Kursar and Coley (2003) carried out a survey of the defensive traits of young leaves from over 200 unrelated species in Africa, Southeast Asia, and the Neotropics.
Traits are classified into two “syndromes”:
Those that have well-defended young leaves – (defense syndrome)
Those that rely on rapid expansion to minimize the period when leaves are young and most vulnerable to herbivores (escape syndrome).
However these are not always discrete classes, but a continuum.
Coley et al., (2005) investigated the defence strategies of two closely related Inga species which co-exist in the same habitat.
They showed that each had evolved a different suite of adaptations in response to herbivore pressure.
Leaves from both species suffered similar levels of herbivore damage.
However, the damage was done by different communities of herbivores
Three herbivore species were restricted to I. goldmanii and six to I. umbellifera.
Homoptera, Orthoptera, and leaf-cutting ants were found on I. umbellifera, but were never recorded from I. goldmanii.

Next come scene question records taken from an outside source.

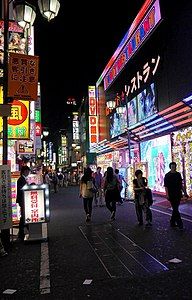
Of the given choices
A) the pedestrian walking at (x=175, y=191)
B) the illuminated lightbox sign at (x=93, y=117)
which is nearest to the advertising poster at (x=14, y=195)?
the pedestrian walking at (x=175, y=191)

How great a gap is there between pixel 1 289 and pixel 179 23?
1429 cm

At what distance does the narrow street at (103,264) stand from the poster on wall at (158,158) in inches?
343

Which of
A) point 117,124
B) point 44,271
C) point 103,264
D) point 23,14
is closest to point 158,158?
point 117,124

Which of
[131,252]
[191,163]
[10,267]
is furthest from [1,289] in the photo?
[191,163]

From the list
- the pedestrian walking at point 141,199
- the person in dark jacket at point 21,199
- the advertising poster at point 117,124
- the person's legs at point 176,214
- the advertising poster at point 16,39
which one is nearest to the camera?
the person in dark jacket at point 21,199

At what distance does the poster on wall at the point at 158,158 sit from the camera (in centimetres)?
1970

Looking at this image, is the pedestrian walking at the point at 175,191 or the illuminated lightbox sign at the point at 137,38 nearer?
the pedestrian walking at the point at 175,191

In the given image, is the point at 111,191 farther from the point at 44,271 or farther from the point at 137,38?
the point at 137,38

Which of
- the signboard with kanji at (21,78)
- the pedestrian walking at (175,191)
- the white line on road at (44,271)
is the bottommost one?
the white line on road at (44,271)

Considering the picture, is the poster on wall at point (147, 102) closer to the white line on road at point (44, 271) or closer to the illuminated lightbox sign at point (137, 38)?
the illuminated lightbox sign at point (137, 38)

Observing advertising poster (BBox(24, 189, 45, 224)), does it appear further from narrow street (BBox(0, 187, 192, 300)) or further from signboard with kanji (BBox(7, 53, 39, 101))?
signboard with kanji (BBox(7, 53, 39, 101))

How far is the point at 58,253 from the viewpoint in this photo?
8.05 meters

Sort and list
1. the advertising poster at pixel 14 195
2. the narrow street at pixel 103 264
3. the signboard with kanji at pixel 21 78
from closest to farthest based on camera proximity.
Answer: the narrow street at pixel 103 264
the signboard with kanji at pixel 21 78
the advertising poster at pixel 14 195

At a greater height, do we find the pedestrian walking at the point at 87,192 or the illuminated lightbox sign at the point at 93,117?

There were clear differences in the classes of secondary defence compounds (non protein amino acids and flavanoids) in the leaves of the two species.
Feeding trials showed that flavanoids found in I. goldmanii were more bioactive against herbivores
I. goldmanii had higher levels of biotic defences with more extra floral nectaries per leaflets attracting more ants that I. umbellifera.
Young leaves of I. umbellifera were produced in fewer but more synchronous flushes and expanded more quickly than was the case with I. goldmanii.
Young leaves of I. umbellifera had low levels of chlorophyll and delayed greening.